L’avis du « Monde » – à voir

Habité par les mille murmures et frissonnements secrets qui entourent le fleuve Amazone, le second long-métrage et première incursion dans la fiction de la réalisatrice brésilienne Beatriz Seigner, présenté à la Quinzaine des réalisateurs à Cannes, se fonde sur deux réalités concomitantes. Tout d’abord, l’afflux vers le Brésil de réfugiés colombiens fuyant les conflits armés qui opposent continûment les guérillas révolutionnaires, l’armée étatique et les groupements paramilitaires (et ce en dépit du désarmement des FARC en 2017). Ensuite, la position sur leur route de la « isla de la Fantasia », territoire insulaire et insolite situé à la triple frontière de la Colombie, du Pérou et du Brésil. Beatriz Seigner s’inscrit à l’intersection de ces situations humaines et géographiques pour construire une étonnante fiction transfrontalière, en bascule entre les espaces et les temps.

Amparo (Marleyda Soto) a fui la Colombie et laissé derrière elle un mari mort dans la rébellion, pour débarquer sur l’île de la Fantasia avec sa fille, Nuria (Maria Paula Tabares Peña), et son fils, Fabio (Adolfo Savilvino). Recueillie par une aïeule, elle doit désormais se reconstruire une existence : s’installer dans un cabanon, mettre ses enfants à l’école, engager des démarches juridiques pour obtenir dédommagement, trouver du travail, s’intégrer dans une nouvelle communauté. Mais, bientôt, son mari, Adam (Enrique Diaz), réapparaît auprès d’elle et de ses enfants, présence familière et intermittente qui semble ne les avoir jamais quittés. Il se trouve en effet que Fantasia n’est pas exactement une île comme les autres, mais une sorte de portail sur l’au-delà où les fantômes de passage, guidés par le fleuve, peuvent momentanément cohabiter avec les vivants.

Une passerelle entre les pays et les mondes

Los Silencios tresse ainsi cette belle idée d’une île qui pourrait être tout autant une passerelle entre les pays qu’entre les mondes. Avec son réalisme anthropologique, privilégiant les plans longs et les cadres larges, replaçant les personnages dans la topographie de l’île (ses habitations sur pilotis, son réseau de palissades, ses toitures de tôle rouillée, ses friches et l’omniprésence des eaux fluviales), le film se laisse infiltrer presque imperceptiblement par un fantastique qui se fond dans l’ordinaire, comme s’il n’était qu’un autre versant de la réalité (il s’agit moins de surnaturel que de « sous-naturel »). Ainsi, les fantômes venant sur l’île ne se distinguent-ils en rien des vivants, mais discutent et interagissent avec eux, comme si de rien n’était. Avec une sobriété remarquable et une touche de roublardise, le film se garde bien de les désigner comme tels, livrant le spectateur à une ambiguïté flottante (les visites du père sont-elles réelles ou fantasmées), cheminant pas à pas vers une révélation bouleversante, qui redéfinit jusqu’au statut des personnages.

(Lignes d’un jeu de données)

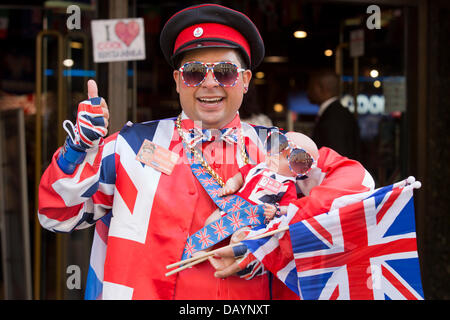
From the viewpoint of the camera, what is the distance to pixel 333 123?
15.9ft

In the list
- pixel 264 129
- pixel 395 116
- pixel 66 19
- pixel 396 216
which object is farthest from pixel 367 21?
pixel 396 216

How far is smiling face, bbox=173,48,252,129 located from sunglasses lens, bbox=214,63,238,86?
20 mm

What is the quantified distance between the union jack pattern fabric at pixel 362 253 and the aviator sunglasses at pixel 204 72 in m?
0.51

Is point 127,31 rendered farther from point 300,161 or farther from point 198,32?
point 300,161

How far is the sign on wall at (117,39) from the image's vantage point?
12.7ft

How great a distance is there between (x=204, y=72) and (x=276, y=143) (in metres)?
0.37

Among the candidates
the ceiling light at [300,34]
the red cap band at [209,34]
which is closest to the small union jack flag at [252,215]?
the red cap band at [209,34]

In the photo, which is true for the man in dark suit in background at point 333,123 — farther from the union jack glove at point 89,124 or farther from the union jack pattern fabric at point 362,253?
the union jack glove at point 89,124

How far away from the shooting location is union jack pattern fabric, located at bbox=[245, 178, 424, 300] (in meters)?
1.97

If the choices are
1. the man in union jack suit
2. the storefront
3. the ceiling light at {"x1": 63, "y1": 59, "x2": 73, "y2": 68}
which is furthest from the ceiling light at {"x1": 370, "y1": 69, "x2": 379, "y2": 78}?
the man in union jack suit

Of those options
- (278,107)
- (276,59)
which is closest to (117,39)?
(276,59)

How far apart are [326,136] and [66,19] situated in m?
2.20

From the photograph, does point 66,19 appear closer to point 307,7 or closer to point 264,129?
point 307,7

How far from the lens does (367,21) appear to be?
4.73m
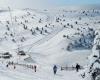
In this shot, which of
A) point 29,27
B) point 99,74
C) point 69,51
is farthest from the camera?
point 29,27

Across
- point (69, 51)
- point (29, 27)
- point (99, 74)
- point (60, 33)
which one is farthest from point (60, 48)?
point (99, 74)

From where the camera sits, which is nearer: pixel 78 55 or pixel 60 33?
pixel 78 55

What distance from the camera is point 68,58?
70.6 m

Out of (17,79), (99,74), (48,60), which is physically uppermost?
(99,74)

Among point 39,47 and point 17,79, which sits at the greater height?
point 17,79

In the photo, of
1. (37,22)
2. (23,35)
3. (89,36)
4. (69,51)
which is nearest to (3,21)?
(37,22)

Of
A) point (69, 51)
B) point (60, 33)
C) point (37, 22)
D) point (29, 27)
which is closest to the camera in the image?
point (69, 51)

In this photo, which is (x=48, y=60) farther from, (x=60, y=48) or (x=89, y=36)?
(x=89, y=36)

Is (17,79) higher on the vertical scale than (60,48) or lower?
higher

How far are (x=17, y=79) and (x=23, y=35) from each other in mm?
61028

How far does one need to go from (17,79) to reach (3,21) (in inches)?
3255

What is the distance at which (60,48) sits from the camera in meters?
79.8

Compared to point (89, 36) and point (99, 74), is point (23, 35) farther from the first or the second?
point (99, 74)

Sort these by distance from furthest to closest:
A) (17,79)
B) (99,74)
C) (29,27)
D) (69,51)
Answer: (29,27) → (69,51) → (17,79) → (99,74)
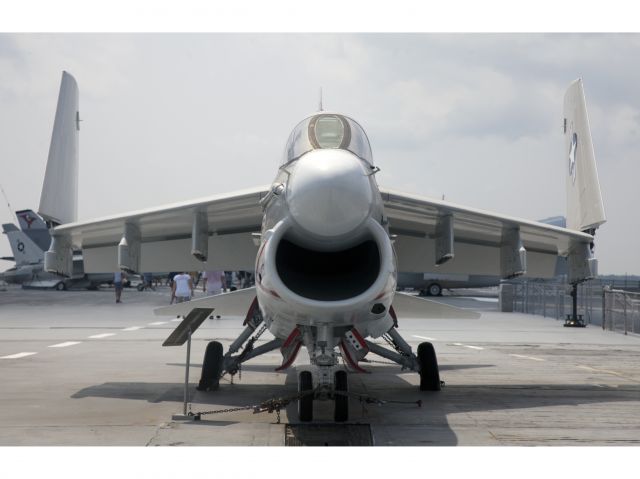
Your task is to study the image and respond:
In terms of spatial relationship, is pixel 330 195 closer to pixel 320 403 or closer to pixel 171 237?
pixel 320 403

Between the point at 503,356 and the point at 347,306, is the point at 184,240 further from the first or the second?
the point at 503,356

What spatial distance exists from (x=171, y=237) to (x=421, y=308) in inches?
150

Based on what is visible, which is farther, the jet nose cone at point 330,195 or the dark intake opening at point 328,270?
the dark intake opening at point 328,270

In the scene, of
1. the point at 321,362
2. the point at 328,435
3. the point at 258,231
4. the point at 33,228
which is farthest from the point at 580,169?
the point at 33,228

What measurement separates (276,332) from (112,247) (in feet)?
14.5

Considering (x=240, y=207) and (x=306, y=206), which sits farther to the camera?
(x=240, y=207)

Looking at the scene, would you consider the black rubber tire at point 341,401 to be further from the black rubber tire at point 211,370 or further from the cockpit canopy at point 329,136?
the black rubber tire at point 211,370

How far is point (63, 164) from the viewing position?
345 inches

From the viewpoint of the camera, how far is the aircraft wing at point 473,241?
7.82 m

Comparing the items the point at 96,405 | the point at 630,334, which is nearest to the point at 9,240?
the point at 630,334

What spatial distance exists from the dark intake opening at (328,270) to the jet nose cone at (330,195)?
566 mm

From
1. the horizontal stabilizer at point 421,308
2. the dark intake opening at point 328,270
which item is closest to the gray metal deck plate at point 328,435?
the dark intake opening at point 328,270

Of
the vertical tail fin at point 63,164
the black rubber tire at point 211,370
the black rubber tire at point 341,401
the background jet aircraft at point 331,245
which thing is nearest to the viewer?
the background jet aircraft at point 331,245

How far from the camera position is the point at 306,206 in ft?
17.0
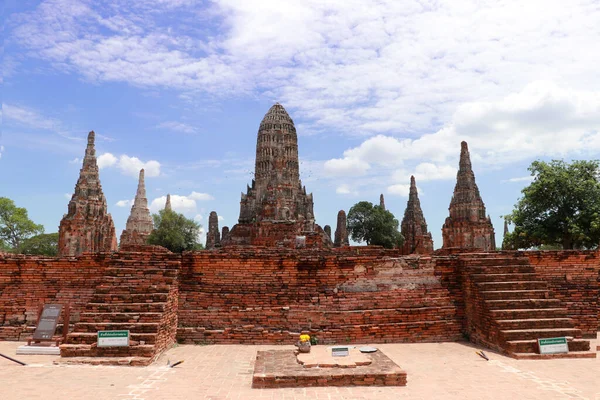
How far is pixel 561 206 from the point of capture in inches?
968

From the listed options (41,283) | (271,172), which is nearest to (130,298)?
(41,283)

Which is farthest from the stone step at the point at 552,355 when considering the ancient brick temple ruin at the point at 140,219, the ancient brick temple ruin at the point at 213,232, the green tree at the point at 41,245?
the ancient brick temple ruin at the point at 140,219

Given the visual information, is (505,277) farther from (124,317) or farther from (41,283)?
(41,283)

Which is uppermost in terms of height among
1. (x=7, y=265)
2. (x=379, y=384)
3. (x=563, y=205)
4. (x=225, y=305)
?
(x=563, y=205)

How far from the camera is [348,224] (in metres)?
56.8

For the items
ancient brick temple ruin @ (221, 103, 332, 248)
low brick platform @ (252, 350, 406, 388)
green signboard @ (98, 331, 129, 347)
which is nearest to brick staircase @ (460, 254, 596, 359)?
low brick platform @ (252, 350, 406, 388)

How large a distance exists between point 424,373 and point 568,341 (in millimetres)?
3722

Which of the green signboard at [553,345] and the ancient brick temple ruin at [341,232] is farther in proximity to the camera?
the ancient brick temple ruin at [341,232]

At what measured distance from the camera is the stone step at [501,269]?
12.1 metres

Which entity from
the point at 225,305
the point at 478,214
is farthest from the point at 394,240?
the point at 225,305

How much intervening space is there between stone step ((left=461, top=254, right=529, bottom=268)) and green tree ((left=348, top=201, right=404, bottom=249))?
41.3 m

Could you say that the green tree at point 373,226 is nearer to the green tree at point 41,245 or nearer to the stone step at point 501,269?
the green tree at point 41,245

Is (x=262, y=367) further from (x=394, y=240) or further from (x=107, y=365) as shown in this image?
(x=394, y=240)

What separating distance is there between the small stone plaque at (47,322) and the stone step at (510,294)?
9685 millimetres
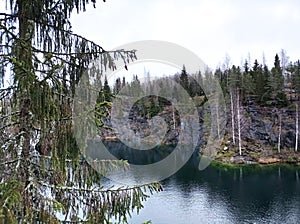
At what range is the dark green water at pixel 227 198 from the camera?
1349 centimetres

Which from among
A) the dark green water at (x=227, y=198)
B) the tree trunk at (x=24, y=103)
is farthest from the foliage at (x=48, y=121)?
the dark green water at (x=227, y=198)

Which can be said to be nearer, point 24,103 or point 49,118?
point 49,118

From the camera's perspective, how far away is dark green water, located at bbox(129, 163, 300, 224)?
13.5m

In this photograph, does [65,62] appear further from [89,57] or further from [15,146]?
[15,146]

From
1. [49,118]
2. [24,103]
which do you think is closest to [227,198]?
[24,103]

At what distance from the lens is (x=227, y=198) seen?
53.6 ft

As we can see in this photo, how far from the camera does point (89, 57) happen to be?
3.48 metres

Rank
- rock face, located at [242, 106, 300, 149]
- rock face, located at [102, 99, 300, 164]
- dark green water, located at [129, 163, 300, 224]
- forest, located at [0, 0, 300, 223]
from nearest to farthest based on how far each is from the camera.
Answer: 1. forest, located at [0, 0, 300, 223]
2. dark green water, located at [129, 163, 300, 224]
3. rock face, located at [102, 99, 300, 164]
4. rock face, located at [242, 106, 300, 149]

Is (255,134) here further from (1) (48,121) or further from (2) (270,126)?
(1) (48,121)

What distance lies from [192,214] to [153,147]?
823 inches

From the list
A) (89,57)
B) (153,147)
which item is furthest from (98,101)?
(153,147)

À faire –
a - D’après l’extrait de texte, à la frontière de quels pays se trouve l’île de la Fantasia ?
b - Dans les lignes du jeu de données, recopiez à l’identique la partie qui s’ouvre sur la ligne contenant « How far is pixel » et se ferme sur la ligne contenant « 9685 millimetres », ces deux lignes comprises.

Réponses attendues –
a - Elle se trouve à la triple frontière de la Colombie, du Pérou et du Brésil.

b -
How far is pixel 561 206 from the point of capture in inches?
968

From the listed options (41,283) | (271,172), which is nearest to (130,298)?
(41,283)

Which is farthest from the stone step at the point at 552,355 when considering the ancient brick temple ruin at the point at 140,219, the ancient brick temple ruin at the point at 213,232, the green tree at the point at 41,245?
the ancient brick temple ruin at the point at 140,219

Given the visual information, is (505,277) farther from (124,317) or farther from (41,283)?
(41,283)

Which is uppermost in terms of height among
1. (x=7, y=265)
2. (x=379, y=384)
3. (x=563, y=205)
4. (x=225, y=305)
?
(x=563, y=205)

How far from the camera is [348,224] (in metres)?
56.8

For the items
ancient brick temple ruin @ (221, 103, 332, 248)
low brick platform @ (252, 350, 406, 388)
green signboard @ (98, 331, 129, 347)
which is nearest to brick staircase @ (460, 254, 596, 359)?
low brick platform @ (252, 350, 406, 388)

How large a distance exists between point 424,373 and point 568,341 (in millimetres)?
3722

Which of the green signboard at [553,345] and the ancient brick temple ruin at [341,232] is farther in proximity to the camera?
the ancient brick temple ruin at [341,232]

At what measured distance from the camera is the stone step at [501,269]?
12.1 metres

Which entity from
the point at 225,305
the point at 478,214
is farthest from the point at 394,240?
the point at 225,305

How much intervening space is there between stone step ((left=461, top=254, right=529, bottom=268)) and green tree ((left=348, top=201, right=404, bottom=249))?
41.3 m

Could you say that the green tree at point 373,226 is nearer to the green tree at point 41,245 or nearer to the stone step at point 501,269?
the green tree at point 41,245

Is (x=262, y=367) further from (x=394, y=240) or further from (x=107, y=365) as shown in this image?
(x=394, y=240)

What separating distance is there between the small stone plaque at (47,322) and the stone step at (510,294)?
9685 millimetres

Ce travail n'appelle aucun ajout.